Alrighty. It's time for a shower and hopefully bed. I'll probably sleep on the sofa tonight, since hubs is working. I seem to sleep better in the living room because I can leave the TV on. It makes me feel less alone. I'll probably put The Proposal on again......talk with me later.

Tuesday, January 26, 2010

The Ground Rules......

Just a fair warning....this blog will most likely be slightly depressing, but sometimes funny.......

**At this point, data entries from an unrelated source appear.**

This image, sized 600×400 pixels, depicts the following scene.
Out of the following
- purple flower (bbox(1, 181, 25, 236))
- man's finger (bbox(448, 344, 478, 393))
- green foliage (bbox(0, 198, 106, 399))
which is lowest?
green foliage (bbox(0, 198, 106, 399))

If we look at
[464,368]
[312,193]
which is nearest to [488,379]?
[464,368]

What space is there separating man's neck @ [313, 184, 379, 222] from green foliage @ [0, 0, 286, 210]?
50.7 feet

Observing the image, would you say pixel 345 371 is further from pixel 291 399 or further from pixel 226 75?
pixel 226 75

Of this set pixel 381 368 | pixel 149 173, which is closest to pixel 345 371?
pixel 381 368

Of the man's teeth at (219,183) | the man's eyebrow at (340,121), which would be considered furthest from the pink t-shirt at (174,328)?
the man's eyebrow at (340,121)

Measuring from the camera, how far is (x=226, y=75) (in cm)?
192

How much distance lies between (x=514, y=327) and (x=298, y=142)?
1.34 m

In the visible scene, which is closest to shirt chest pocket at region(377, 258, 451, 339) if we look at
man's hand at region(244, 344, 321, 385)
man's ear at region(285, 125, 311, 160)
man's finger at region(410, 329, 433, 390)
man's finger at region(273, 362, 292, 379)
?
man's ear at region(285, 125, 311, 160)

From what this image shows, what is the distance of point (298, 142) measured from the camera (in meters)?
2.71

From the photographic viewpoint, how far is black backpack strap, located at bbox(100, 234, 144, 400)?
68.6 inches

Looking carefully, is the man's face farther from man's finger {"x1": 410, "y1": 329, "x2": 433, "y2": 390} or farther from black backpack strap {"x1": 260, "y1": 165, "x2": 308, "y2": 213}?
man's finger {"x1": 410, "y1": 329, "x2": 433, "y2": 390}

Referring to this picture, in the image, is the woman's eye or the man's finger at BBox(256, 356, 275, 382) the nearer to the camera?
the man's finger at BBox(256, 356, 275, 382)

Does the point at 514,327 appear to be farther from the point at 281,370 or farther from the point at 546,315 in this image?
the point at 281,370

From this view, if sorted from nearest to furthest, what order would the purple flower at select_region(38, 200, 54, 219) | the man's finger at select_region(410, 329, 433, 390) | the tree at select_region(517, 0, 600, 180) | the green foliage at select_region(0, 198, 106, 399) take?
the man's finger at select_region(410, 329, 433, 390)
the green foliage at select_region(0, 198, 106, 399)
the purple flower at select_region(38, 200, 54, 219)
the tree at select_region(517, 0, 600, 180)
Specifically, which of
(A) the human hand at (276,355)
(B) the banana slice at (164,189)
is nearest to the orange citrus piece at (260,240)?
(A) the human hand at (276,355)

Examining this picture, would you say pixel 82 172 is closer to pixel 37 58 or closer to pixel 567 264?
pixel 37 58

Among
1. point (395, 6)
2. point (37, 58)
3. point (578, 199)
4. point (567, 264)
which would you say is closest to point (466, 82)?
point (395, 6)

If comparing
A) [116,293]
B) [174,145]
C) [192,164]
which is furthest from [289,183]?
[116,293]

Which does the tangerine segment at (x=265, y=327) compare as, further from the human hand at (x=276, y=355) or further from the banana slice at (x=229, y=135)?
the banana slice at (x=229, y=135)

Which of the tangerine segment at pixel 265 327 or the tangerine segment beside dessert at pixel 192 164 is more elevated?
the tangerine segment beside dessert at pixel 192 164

There's lots of stuff in my life that I need to get out, in order to maybe feel "normal."

This will be written by me, not the façade that I usually put up.....

I will bitch, whine, complain, cuss, whatever....I won't hold back. Don't like it, don't read it.....

There will be days when I post like crazy, and other times I may not post for a couple days.....

This will be my therapy.....and I hope it works, because "real" therapy right now, is making me a little bit sad.......

You can make comments/suggestions/whatever.....I'll read them (I promise), but I may not act upon them......

Alright, now that the ground rules are set....I think I'll start.....or maybe after Goal Post supper..... mmmmmmmmmm....hamburger steak...... *drool*

And WTH.....no Helvetica font????? LOL (If you've watched Will & Grace, that was funny!)